研究課題/領域番号 |
24720103
|
研究機関 | 青山学院大学 |
研究代表者 |
大屋 多詠子 青山学院大学, 文学部, 准教授 (50451779)
|
研究期間 (年度) |
2012-04-01 – 2016-03-31
|
キーワード | 馬琴 / 武国 / 日本魂 / 近松 |
研究実績の概要 |
二〇一四年度は、育休取得に伴う一年間の中断(二〇一三年七月から二〇一四年六月)を挟み、七月から研究を再開した。三年計画の二年次後半に当たる。 本研究では、Ⅰ「馬琴の治国思想と垂加神道」、Ⅱ「馬琴の尊王思想とその影響」、Ⅲ「馬琴の歴史認識と国境意識」の三側面からのアプローチを試みる。全般としては、データ・資料収集を引き続き進める一方、三本の論文(うち一本は掲載予定)を執筆した。 Ⅰ・Ⅱの側面からは、馬琴の治国思想・尊王思想に関わる、昨年度末の口頭発表の成果を踏まえ、これを「曲亭馬琴の「武国」意識と日本魂」と題して論文化し発表した。馬琴の「日本魂」についての意識に、崎門派の垂加神道の影響の可能性を見出すとともに、「武の国」に着目して、馬琴の治国思想と作品への反映についても考察した。この研究の副産物として、「曲亭馬琴の「小大の弁」」と題して、馬琴の「小大の弁」という言葉に着目し、小説技法の観点から論じたが、馬琴の「小大」の観念は治国思想に敷衍できるとも考えられ、今後の課題を得た。 またⅢの側面では、「馬琴と近松」と題し、近松門左衛門の浄瑠璃利用という切り口から、馬琴の異国意識・国境意識にかかわる論文を準備、執筆した。新年度初頭に雑誌掲載が予定されている。本論文では、馬琴が『椿説弓張月』執筆の際、当時の対外関係の緊張下に、近松門左衛門の異国渡航を扱った浄瑠璃をまとめて読み直した可能性を指摘した。 以上のように三側面からの研究を順調に推進した。
|
現在までの達成度 (区分) |
現在までの達成度 (区分)
2: おおむね順調に進展している
理由
一年間の中断を経、本年度は七月以降、九ヶ月間の研究期間ではあったが、三本の論文を執筆できた。時間の制約があるなかで、予定通り三側面からの研究が進められたことからも、遅れを取り戻し、おおむね順調に進展しているといえる。
|
今後の研究の推進方策 |
今後の研究は、当初の三年次の予定に従って推進する。 具体的には三側面からの調査・分析を終える。

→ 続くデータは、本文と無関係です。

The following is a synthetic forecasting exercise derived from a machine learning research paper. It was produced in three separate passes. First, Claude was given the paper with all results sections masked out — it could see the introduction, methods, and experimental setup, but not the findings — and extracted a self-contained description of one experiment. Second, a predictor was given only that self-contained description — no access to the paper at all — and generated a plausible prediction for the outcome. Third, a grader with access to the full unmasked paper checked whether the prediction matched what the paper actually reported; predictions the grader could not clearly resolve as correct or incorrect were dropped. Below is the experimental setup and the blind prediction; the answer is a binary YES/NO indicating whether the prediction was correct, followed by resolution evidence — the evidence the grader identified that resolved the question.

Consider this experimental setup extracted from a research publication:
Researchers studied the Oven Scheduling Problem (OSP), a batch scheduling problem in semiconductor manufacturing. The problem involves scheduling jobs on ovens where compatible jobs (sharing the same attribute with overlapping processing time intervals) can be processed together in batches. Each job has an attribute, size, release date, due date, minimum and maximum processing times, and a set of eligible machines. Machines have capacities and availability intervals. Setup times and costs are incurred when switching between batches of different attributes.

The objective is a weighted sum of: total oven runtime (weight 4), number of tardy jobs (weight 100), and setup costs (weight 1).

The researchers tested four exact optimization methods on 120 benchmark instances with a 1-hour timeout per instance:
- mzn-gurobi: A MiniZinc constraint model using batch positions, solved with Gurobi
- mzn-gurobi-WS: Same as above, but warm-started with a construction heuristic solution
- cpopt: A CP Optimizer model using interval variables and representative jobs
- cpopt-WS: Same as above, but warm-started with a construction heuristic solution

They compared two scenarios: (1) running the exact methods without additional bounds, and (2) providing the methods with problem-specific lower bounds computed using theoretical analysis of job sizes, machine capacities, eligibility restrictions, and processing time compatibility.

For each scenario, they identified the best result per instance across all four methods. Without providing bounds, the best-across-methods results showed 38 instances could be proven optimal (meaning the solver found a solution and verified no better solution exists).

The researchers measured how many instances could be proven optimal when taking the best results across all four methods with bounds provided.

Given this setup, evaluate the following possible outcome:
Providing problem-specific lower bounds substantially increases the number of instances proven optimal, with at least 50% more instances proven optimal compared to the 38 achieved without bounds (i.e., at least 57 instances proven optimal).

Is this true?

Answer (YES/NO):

特にⅠⅡの治国思想・尊皇思想の研究においては、本年度の研究を通して得られた手がかりをもとに、引き続き資料の調査・読解を進め、考察を深める。Ⅲについても調査結果をまとめる。その成果を本年度あるいは次年度に発表することを目標とする。
|
次年度使用額が生じた理由 |
申請者は、二〇一三年七月から二〇一四年六月まで、育休に伴う一年間の研究中断を申請しており、当初の三年計画の最終年次の予算執行をそのまま一年繰り越すことになったため。
|
次年度使用額の使用計画 |
当初の三年次の計画通り、予算執行を進める。 具体的には、昨年に引き続き、研究書、江戸時代の資料の購入費をはじめとして、各所蔵機関の資料の複写費、マイクロフィルムの焼付費が必要となる。 そのほか、遠方の各機関が所蔵する翻刻のない資料に関しては、閲覧・調査のための旅費・宿泊費が必要となる。